每到一处,树、草、花、藤皆会瞬间移位,女子却毫无影响的继续飞窜着,对于那些因为她的到来而移来移去的植物都视若无睹、仿若未见。
只一会儿功夫,她的眼前就出现了一条蜿蜒小路,旁边的花儿草儿都对着她弯了弯,像是对她行礼一般。
她依旧风风火火的往里冲,压根儿没看到对着她’请安’的植物们。
而沿着那小路而去,是一座座建筑精致的木屋,每一间木屋外都围着木质篱笆围栏,篱笆围栏上又缠着蔓藤,蔓藤上长着绿葱葱的小叶子,随着轻轻拂过的风儿摆动着。
位于一座座木屋最中央,有一座比较雅致简单,看着显着神秘的木屋,正好对着小路的尽头。
到达了那间木屋前,白衣女子忘了规矩,既没通报、没请安也没行礼的,就这么冲了进去。
“幽婆婆。”白衣女子紧紧张张、语气中明显带着急促地唤着木屋内的主人。
“白衣,又忘了族里的规矩了?”从木屋内室传来了显老却硬朗的声音,语气中带着训斥却包含着宠溺。
被唤作白衣的女子也不请罪,立即说出了她如此不顾规矩的理由“幽婆婆,白衣看见了一个带着圣女气息的人。”
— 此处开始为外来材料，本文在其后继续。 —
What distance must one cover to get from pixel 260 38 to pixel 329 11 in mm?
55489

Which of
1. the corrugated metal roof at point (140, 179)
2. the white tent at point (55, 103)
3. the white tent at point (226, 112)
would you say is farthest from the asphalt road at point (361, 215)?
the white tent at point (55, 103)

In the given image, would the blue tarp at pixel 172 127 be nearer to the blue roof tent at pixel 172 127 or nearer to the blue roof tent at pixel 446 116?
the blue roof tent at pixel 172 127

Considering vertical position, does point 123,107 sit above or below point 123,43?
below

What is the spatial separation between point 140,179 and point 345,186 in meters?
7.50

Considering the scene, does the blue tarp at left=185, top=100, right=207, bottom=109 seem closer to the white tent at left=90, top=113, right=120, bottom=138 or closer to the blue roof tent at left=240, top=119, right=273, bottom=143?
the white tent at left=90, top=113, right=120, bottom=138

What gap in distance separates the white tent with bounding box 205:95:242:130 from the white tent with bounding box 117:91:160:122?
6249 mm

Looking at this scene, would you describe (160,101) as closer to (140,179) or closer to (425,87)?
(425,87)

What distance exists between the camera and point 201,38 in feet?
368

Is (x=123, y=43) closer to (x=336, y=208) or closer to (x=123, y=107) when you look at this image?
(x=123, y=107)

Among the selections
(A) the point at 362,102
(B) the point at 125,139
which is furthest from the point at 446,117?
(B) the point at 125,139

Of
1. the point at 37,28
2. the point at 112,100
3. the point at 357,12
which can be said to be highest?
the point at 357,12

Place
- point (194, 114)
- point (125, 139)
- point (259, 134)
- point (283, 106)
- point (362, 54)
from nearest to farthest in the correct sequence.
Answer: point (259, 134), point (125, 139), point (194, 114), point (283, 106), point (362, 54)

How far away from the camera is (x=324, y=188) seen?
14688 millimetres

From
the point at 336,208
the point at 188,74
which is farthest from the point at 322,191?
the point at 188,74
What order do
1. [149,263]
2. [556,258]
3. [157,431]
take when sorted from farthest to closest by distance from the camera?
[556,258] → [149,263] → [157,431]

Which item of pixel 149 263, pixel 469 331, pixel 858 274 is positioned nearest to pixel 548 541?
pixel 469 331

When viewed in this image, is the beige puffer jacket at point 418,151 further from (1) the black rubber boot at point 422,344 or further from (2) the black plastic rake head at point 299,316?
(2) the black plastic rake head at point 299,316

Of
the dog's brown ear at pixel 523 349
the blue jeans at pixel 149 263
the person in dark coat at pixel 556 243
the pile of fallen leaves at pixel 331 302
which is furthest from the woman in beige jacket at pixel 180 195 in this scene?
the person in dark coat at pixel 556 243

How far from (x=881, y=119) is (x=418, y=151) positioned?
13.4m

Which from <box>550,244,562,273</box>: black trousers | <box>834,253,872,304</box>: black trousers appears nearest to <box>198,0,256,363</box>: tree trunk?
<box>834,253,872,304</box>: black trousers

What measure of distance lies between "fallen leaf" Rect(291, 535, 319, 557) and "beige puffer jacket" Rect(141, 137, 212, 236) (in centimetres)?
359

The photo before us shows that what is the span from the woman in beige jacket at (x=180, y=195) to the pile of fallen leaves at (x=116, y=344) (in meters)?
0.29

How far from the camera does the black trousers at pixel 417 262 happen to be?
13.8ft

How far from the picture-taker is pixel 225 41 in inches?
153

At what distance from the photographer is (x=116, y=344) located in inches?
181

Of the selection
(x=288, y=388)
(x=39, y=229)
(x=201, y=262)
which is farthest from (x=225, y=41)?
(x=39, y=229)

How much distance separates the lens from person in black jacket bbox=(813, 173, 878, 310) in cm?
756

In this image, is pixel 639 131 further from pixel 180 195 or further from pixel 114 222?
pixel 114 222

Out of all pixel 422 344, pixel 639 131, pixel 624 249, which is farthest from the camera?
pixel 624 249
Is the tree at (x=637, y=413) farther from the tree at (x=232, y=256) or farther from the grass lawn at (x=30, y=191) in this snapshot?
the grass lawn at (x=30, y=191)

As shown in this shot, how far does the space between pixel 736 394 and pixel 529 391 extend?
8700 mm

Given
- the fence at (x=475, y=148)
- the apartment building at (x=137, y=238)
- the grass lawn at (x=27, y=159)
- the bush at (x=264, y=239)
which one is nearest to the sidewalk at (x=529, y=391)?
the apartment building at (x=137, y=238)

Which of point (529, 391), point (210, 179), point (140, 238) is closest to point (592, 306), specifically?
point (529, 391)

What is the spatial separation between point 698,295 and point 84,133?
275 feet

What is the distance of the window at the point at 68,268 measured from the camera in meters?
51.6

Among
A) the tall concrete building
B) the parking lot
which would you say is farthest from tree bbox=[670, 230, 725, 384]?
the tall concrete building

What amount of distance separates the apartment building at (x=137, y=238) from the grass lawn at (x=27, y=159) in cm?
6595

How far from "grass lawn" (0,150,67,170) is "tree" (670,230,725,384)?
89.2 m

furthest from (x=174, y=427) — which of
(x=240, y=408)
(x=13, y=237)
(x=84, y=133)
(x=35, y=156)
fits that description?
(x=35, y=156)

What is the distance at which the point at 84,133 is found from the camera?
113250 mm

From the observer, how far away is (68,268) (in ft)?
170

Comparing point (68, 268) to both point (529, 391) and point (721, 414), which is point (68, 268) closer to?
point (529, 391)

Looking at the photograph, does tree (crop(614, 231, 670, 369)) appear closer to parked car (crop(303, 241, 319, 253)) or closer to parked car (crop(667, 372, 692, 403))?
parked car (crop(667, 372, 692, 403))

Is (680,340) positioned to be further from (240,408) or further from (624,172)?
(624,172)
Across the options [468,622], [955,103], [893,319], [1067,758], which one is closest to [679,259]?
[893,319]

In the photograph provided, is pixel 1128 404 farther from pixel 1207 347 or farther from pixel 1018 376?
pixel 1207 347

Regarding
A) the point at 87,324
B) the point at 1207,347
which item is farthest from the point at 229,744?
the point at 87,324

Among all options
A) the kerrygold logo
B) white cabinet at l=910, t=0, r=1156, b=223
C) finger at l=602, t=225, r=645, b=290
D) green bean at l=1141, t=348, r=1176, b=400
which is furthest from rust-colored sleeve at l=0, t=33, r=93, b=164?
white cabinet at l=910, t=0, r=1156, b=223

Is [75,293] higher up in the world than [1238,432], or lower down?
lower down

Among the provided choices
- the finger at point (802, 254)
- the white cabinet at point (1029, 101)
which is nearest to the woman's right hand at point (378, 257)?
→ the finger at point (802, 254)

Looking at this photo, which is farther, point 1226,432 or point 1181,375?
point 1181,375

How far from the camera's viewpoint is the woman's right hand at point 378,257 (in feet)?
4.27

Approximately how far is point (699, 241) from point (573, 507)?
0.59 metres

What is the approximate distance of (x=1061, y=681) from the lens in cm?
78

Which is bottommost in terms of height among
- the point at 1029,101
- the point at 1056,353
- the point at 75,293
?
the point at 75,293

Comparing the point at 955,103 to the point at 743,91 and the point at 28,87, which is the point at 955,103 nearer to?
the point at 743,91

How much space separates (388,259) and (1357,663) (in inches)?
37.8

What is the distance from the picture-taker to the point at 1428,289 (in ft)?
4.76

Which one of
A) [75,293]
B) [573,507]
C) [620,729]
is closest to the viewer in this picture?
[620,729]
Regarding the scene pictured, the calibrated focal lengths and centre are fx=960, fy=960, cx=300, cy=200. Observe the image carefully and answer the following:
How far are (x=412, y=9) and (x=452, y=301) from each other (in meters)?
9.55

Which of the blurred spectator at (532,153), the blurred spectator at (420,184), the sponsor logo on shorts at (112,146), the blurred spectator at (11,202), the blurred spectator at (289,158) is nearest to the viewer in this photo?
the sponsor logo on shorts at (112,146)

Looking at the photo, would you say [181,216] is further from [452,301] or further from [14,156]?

“你说什么?”正在捣鼓药材的幽婆婆闻言瞪大因为皱纹而有些沉重的眼皮问道。
白衣重复了她刚刚说的话,此时倒是沉住气的等着老人家的下文。
不知过了多久,幽婆婆才又慢悠悠地问“你确定是带着圣女气息?”
白衣猛的点点头,斩钉截铁地说“是。”
“我知道了,你先下去吧。”幽婆婆听了点点头对着白衣说着,随即却继续捣鼓着手中的药材。
白衣知道幽婆婆一定有打算,于是听话的退下了。当她从木屋走出去的时候,就遇到了闻风赶至的其他姐妹。
“诶,白衣,你跟幽婆婆说什么了?怎的如此的慌慌张张?”一身青色衣裳的女子一脸好奇地问。
旁边一身橙色衣裳的女子轻拍了她一记道“铁定是很重要的秘密了,否则白衣不会如此紧张。”
站在另外一旁,与她们有些距离的粉衣女子则是淡淡却高傲地说“白衣有哪一次不是如此风风火火的?”说着这话的同时,还一副’你们真是大惊小怪’的模样。
她的意思很显著,就是白衣每次慌慌张张带来了外头的消息,可是每一回都只是无关痛痒的事,粉衣女子那淡然的表情显示了这次白衣的消息一定是与之前的没分别。
那些都是不重要的事,即便是紧张也是白搭。
白衣听了有些不高兴,却也知道这事关圣女,不可掉以轻心,于是一改以往冲动脾性,难得的傻笑着道“粉衣姐姐你就别嘲笑我嘛!我这不是习惯么?”说着还吐了吐舌头表示她是无心的。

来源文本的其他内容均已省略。